#### What the task requires:
Return every line of the listing below that contains the string "shade". Matching is case-sensitive.

Spatial relationship listing:
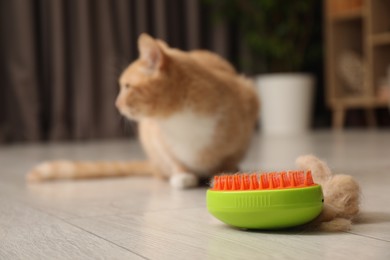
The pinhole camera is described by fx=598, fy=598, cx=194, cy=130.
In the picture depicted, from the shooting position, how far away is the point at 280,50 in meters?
4.23

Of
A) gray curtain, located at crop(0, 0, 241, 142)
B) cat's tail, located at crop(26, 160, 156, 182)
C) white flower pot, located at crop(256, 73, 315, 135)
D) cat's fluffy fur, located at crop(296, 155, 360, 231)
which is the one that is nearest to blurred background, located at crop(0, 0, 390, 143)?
gray curtain, located at crop(0, 0, 241, 142)

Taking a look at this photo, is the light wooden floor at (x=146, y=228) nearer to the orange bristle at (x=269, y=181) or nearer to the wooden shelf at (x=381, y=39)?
the orange bristle at (x=269, y=181)

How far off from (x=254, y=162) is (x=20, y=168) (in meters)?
0.90

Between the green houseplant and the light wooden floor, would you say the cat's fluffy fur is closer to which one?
the light wooden floor

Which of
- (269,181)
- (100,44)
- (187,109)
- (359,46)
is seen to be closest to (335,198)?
(269,181)

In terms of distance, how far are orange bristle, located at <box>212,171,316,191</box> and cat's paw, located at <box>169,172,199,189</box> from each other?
694mm

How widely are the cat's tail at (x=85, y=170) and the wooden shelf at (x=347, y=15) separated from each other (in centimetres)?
269

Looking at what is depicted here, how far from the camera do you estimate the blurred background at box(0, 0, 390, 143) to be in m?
3.96

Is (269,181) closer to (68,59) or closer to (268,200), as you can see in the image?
(268,200)

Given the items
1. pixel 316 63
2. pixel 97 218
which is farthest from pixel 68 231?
pixel 316 63

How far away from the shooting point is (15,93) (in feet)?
13.1

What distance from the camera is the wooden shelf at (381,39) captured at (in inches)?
155

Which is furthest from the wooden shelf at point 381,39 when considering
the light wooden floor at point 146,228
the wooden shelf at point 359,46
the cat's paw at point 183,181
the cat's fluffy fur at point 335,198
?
the cat's fluffy fur at point 335,198

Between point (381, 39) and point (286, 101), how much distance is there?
76 centimetres
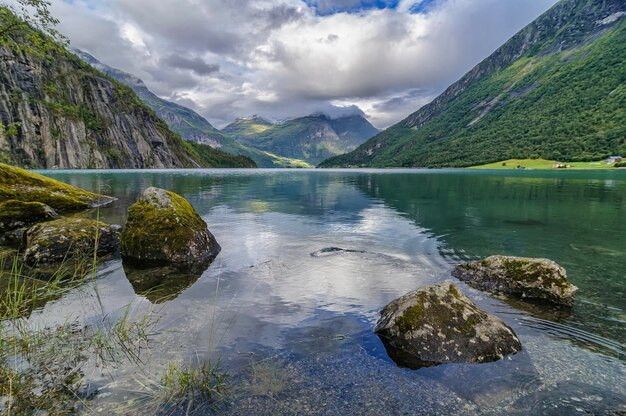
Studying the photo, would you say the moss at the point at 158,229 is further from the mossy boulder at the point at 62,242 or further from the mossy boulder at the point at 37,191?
the mossy boulder at the point at 37,191

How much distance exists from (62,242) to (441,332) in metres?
15.6

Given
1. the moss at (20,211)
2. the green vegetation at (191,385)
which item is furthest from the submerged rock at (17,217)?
the green vegetation at (191,385)

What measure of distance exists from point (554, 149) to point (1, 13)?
24949 centimetres

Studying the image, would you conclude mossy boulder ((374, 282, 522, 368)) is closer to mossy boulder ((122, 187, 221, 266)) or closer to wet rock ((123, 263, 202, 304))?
wet rock ((123, 263, 202, 304))

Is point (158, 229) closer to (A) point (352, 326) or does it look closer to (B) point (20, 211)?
(A) point (352, 326)

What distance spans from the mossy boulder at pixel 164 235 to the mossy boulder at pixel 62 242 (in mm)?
1405

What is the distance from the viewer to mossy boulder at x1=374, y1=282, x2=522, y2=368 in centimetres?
728

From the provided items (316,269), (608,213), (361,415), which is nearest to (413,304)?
(361,415)

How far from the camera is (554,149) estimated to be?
199125 millimetres

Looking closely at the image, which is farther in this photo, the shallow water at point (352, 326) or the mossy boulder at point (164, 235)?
the mossy boulder at point (164, 235)

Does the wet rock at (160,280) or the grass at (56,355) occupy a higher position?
the grass at (56,355)

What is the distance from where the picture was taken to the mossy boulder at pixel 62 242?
13.4m

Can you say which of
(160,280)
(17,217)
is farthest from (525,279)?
(17,217)

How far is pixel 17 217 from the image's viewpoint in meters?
18.6
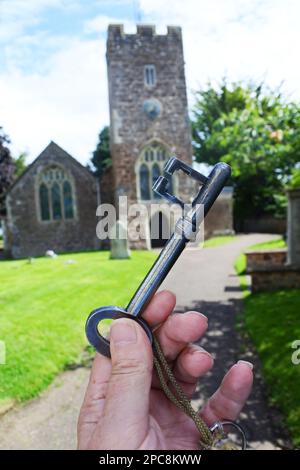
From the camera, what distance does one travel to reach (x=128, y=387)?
977mm

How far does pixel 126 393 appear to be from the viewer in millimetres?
972

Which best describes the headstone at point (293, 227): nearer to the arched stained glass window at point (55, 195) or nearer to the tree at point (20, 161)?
the tree at point (20, 161)

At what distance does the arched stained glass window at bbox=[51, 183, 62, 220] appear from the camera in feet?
55.4

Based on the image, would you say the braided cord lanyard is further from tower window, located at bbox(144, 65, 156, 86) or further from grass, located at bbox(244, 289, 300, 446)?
tower window, located at bbox(144, 65, 156, 86)

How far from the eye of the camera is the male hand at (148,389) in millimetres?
960

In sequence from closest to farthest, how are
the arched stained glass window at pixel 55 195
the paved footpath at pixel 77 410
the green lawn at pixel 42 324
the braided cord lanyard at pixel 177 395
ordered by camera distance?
the braided cord lanyard at pixel 177 395 → the paved footpath at pixel 77 410 → the green lawn at pixel 42 324 → the arched stained glass window at pixel 55 195

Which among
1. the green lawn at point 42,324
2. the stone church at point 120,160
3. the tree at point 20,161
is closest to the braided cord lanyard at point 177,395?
the green lawn at point 42,324

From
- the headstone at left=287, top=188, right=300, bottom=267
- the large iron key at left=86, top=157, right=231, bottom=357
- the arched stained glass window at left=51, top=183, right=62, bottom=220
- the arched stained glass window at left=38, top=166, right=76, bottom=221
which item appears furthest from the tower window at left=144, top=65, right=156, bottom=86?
the large iron key at left=86, top=157, right=231, bottom=357

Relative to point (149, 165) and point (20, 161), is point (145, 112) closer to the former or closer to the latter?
point (149, 165)

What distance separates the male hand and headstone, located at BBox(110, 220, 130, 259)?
9962 millimetres

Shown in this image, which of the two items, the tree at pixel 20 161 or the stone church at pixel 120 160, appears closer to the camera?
the tree at pixel 20 161

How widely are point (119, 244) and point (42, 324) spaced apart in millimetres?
7445

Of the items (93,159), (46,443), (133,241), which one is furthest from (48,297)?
(93,159)

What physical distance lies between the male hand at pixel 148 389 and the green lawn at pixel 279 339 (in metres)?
1.73
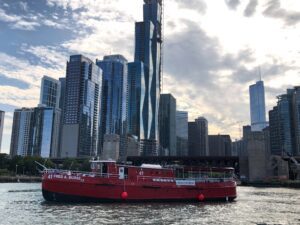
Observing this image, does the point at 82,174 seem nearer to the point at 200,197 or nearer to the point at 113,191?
the point at 113,191

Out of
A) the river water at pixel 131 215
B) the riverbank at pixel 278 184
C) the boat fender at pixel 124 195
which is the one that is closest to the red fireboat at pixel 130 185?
the boat fender at pixel 124 195

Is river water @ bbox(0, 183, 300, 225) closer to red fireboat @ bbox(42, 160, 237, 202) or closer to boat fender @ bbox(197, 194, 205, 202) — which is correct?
red fireboat @ bbox(42, 160, 237, 202)

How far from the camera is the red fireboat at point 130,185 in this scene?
52.3 m

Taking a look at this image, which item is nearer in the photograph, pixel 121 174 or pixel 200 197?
pixel 121 174

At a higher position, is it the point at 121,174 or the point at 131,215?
the point at 121,174

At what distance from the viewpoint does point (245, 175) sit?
18725cm

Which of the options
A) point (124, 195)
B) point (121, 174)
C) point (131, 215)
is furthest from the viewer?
point (121, 174)

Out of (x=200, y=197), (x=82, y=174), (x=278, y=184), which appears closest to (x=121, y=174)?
(x=82, y=174)

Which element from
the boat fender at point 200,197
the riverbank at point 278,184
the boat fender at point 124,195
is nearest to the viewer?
the boat fender at point 124,195

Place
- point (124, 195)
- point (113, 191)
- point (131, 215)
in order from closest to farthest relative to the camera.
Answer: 1. point (131, 215)
2. point (113, 191)
3. point (124, 195)

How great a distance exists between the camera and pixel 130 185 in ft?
181

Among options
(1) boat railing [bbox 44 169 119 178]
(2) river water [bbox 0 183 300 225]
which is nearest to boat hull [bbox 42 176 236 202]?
(1) boat railing [bbox 44 169 119 178]

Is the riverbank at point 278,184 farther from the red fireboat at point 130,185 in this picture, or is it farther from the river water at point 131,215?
the river water at point 131,215

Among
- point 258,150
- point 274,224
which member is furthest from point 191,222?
point 258,150
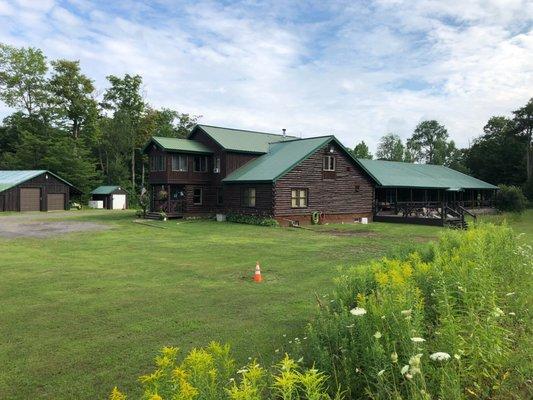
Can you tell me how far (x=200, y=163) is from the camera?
3562cm

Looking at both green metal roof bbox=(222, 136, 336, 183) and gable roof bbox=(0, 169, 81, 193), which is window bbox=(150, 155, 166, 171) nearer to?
green metal roof bbox=(222, 136, 336, 183)

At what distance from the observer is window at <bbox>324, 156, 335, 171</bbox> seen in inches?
1261

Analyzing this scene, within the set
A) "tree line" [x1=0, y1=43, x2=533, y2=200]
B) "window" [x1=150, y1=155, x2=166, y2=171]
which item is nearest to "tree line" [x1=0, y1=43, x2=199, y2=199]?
"tree line" [x1=0, y1=43, x2=533, y2=200]

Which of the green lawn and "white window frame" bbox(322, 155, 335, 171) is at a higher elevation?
"white window frame" bbox(322, 155, 335, 171)

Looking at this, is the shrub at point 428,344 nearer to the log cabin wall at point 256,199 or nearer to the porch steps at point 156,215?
the log cabin wall at point 256,199

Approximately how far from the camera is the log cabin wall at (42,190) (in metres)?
43.7

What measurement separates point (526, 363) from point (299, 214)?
86.9ft

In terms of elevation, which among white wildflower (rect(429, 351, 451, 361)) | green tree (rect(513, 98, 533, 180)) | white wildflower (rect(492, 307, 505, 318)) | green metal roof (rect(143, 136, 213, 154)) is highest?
green tree (rect(513, 98, 533, 180))

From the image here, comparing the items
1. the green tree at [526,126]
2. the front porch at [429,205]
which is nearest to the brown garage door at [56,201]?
the front porch at [429,205]

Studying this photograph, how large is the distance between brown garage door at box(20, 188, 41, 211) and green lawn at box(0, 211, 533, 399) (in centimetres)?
3162

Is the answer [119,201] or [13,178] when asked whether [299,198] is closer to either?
[13,178]

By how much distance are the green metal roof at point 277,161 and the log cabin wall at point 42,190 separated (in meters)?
25.9

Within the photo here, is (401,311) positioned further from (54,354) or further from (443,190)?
(443,190)

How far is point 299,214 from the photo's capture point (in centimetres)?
3017
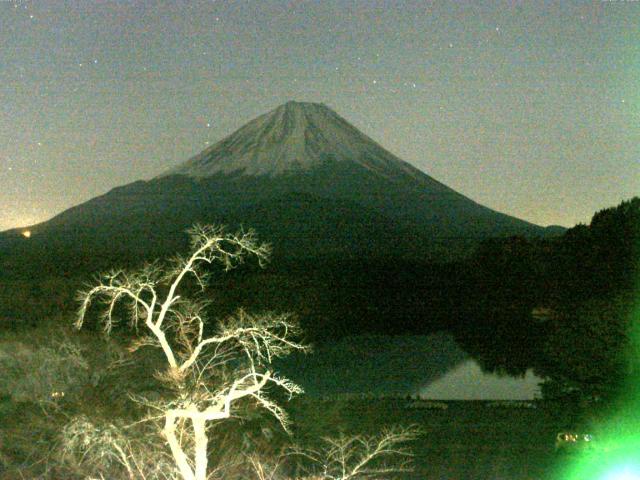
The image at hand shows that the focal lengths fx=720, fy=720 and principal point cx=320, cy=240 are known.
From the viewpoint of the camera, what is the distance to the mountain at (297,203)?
10425 cm

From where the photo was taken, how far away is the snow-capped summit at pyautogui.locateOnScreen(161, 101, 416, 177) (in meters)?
134

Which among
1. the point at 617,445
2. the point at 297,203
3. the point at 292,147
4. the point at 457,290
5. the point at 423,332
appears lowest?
the point at 423,332

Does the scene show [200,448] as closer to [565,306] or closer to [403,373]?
[403,373]

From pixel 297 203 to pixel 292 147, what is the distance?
18.6m

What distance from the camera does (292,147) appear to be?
138 meters

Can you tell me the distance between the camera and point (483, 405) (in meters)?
22.6

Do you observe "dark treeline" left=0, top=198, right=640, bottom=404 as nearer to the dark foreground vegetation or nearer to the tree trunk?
the dark foreground vegetation

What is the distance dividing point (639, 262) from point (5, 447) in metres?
32.0

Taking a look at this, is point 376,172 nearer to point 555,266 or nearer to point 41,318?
point 555,266

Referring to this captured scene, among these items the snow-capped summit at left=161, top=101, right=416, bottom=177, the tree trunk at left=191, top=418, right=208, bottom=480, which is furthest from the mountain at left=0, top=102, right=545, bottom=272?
the tree trunk at left=191, top=418, right=208, bottom=480

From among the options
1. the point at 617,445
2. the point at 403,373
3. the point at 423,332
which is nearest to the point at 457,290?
the point at 423,332

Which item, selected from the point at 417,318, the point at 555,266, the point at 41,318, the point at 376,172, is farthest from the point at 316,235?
the point at 41,318

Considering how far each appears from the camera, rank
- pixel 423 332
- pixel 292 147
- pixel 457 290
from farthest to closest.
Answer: pixel 292 147 < pixel 457 290 < pixel 423 332

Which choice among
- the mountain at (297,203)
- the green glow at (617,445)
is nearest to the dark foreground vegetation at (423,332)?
the green glow at (617,445)
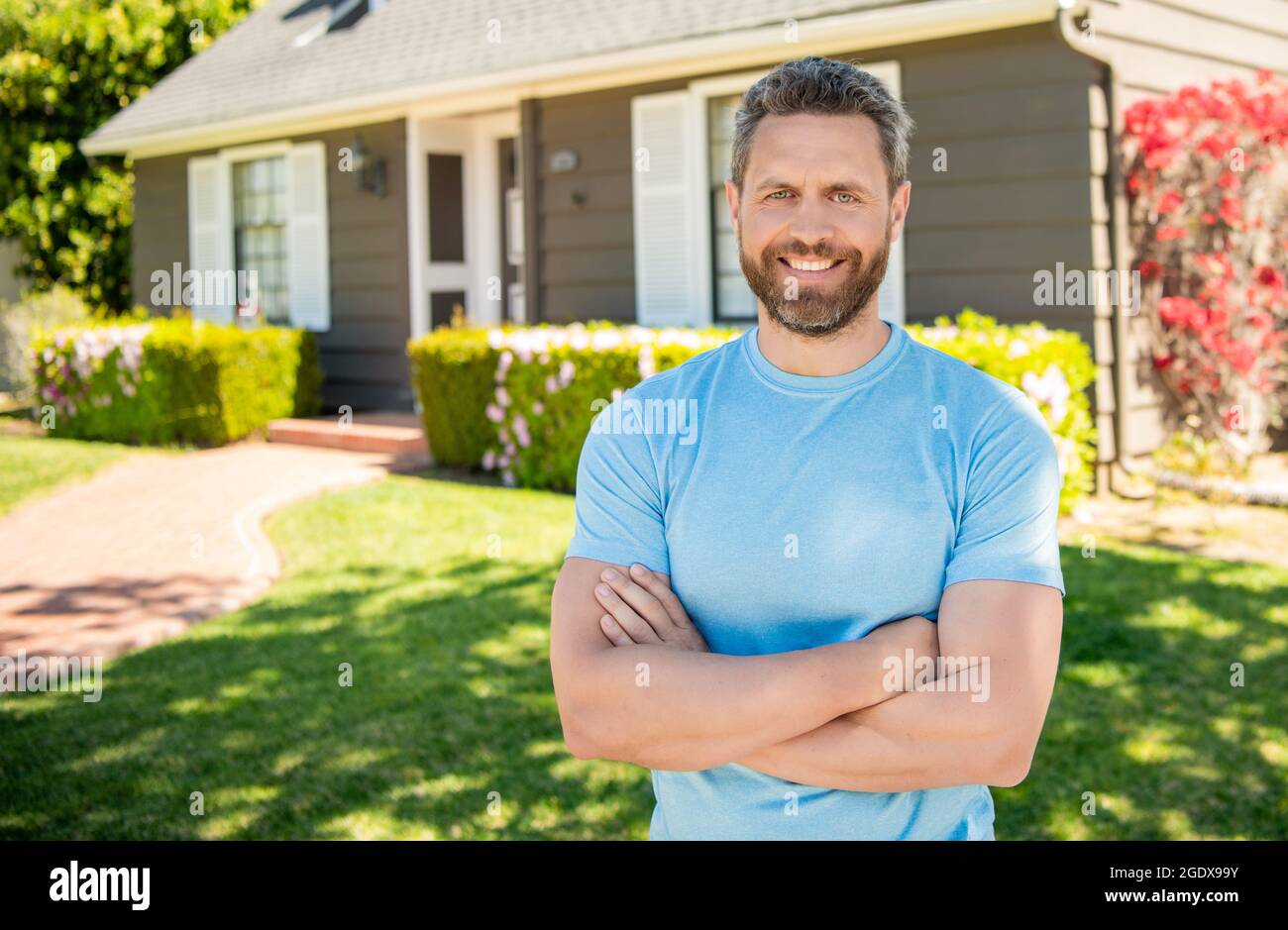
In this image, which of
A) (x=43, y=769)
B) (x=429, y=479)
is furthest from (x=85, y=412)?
(x=43, y=769)

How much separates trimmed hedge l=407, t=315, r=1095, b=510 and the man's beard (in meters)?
5.60

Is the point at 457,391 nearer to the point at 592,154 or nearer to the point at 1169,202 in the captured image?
the point at 592,154

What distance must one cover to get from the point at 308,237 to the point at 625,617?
12133mm

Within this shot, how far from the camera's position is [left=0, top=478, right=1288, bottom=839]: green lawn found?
4.09 m

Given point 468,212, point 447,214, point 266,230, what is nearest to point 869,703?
point 447,214

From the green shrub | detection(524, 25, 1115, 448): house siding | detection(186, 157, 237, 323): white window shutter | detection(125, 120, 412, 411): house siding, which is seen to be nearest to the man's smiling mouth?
detection(524, 25, 1115, 448): house siding

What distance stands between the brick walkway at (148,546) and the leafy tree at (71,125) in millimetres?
7099

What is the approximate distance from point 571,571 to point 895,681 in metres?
0.51

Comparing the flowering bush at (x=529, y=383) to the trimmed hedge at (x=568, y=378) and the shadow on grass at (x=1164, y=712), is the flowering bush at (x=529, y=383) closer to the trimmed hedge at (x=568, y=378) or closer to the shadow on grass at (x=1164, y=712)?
the trimmed hedge at (x=568, y=378)

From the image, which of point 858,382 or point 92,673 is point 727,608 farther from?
point 92,673

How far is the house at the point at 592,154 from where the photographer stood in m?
8.39

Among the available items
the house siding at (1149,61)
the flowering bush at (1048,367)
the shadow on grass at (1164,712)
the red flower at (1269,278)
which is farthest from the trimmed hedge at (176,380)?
the red flower at (1269,278)

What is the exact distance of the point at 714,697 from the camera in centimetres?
182

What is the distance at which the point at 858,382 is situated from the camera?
190 cm
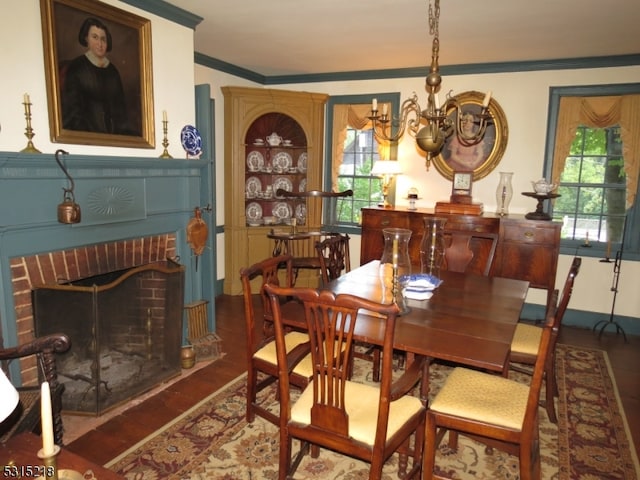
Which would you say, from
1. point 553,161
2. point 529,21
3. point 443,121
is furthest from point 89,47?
point 553,161

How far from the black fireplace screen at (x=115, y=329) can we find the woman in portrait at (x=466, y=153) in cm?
314

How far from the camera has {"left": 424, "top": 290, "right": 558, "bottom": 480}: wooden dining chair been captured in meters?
1.77

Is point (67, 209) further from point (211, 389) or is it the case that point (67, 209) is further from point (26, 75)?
point (211, 389)

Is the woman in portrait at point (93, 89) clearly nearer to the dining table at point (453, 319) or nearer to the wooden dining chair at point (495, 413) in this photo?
the dining table at point (453, 319)

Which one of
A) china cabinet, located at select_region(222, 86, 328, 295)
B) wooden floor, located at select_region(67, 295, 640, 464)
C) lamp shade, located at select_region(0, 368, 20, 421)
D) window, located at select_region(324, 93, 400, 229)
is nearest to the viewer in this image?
lamp shade, located at select_region(0, 368, 20, 421)

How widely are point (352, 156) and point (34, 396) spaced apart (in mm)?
4125

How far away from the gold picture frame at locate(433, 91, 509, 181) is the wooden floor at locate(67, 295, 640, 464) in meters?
1.84

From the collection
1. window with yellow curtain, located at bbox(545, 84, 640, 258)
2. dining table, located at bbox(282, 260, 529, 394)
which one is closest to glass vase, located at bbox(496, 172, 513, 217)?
window with yellow curtain, located at bbox(545, 84, 640, 258)

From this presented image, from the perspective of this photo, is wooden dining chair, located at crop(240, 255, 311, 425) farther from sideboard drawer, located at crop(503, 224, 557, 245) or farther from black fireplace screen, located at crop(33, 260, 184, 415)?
sideboard drawer, located at crop(503, 224, 557, 245)

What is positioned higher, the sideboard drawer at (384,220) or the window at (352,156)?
the window at (352,156)

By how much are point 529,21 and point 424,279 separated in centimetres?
209

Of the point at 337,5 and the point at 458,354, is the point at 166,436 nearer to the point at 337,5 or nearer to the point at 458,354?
the point at 458,354

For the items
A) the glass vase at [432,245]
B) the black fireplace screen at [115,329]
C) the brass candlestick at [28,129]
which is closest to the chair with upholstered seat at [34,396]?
the black fireplace screen at [115,329]

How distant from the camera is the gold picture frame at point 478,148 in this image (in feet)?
15.0
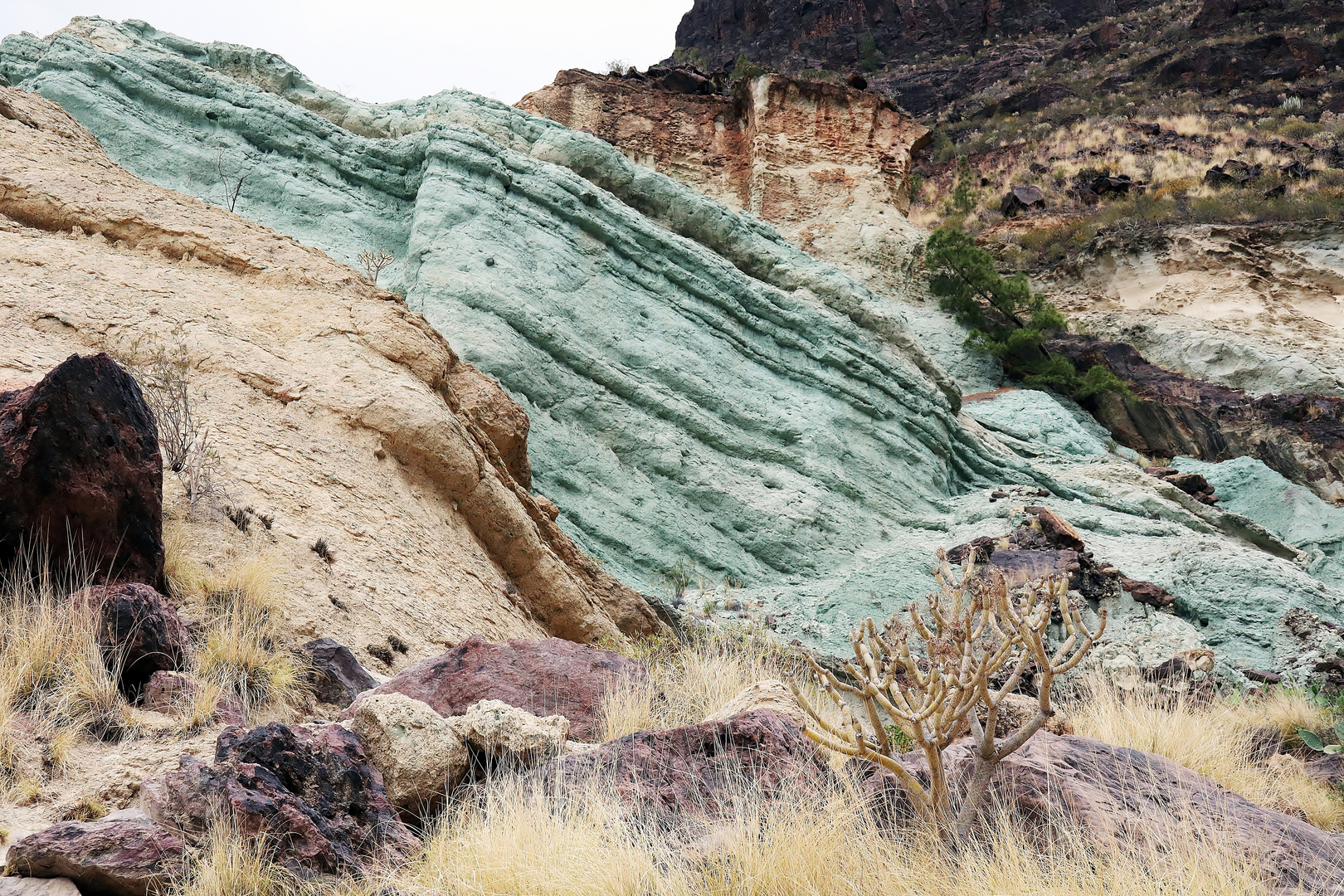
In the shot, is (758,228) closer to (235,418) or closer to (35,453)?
(235,418)

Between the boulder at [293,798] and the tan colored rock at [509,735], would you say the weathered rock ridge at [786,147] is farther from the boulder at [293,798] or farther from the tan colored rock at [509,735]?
the boulder at [293,798]

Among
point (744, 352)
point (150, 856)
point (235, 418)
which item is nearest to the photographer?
point (150, 856)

#### Response below:
C) lamp shade, located at select_region(0, 368, 20, 421)
lamp shade, located at select_region(0, 368, 20, 421)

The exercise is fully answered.